- **Dataset extract**
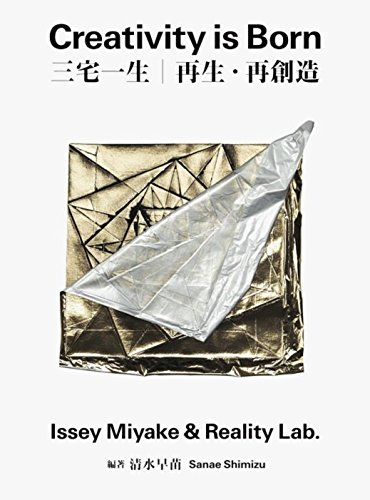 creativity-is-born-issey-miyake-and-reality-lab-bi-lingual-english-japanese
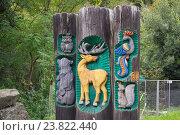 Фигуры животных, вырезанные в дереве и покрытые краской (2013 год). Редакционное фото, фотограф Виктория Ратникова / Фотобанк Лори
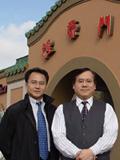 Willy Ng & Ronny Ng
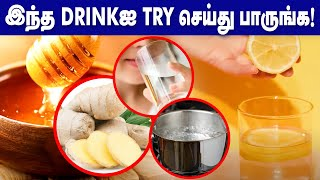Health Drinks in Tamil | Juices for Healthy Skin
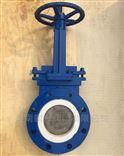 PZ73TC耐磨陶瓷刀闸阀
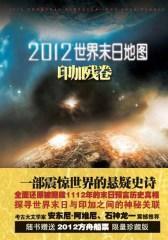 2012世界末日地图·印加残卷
---
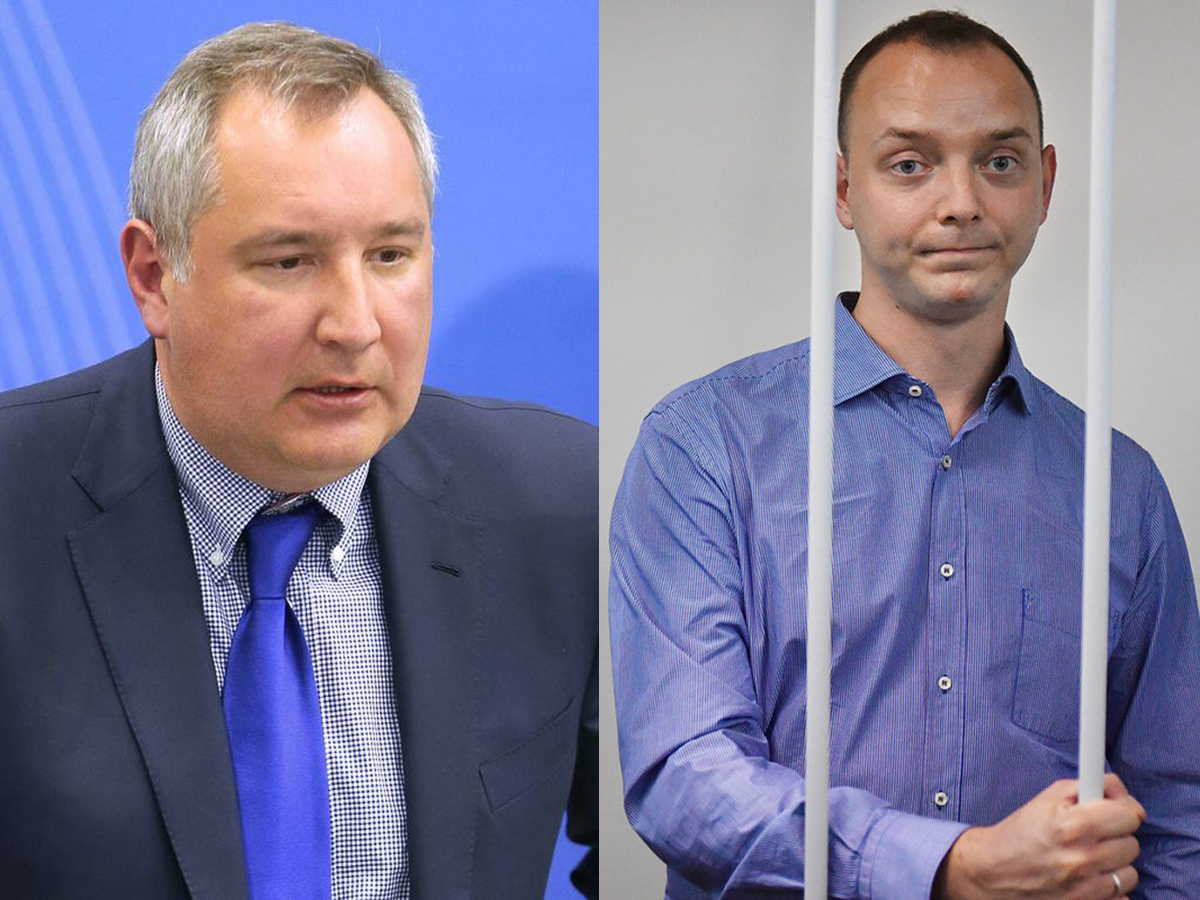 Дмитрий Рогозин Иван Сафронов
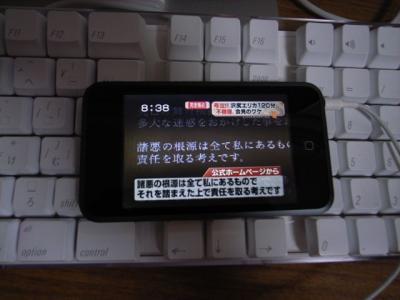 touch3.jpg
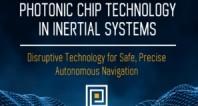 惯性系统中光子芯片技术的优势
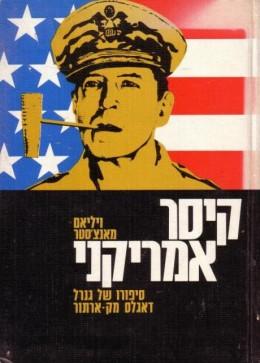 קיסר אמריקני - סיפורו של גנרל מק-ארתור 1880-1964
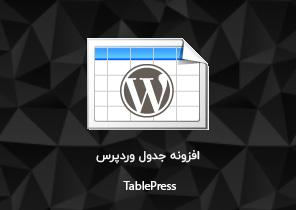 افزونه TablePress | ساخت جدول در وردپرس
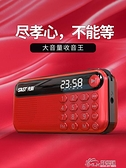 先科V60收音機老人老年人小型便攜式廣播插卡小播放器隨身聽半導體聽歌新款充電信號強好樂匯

- **Aim of the exercise**
Print the line above containing "Health Drinks in", the line containing "2012世界末日地图·印加残卷", and everything between them, exactly as written. Pictures stay out.

- **Task answer**
Health Drinks in Tamil | Juices for Healthy Skin
 PZ73TC耐磨陶瓷刀闸阀
 2012世界末日地图·印加残卷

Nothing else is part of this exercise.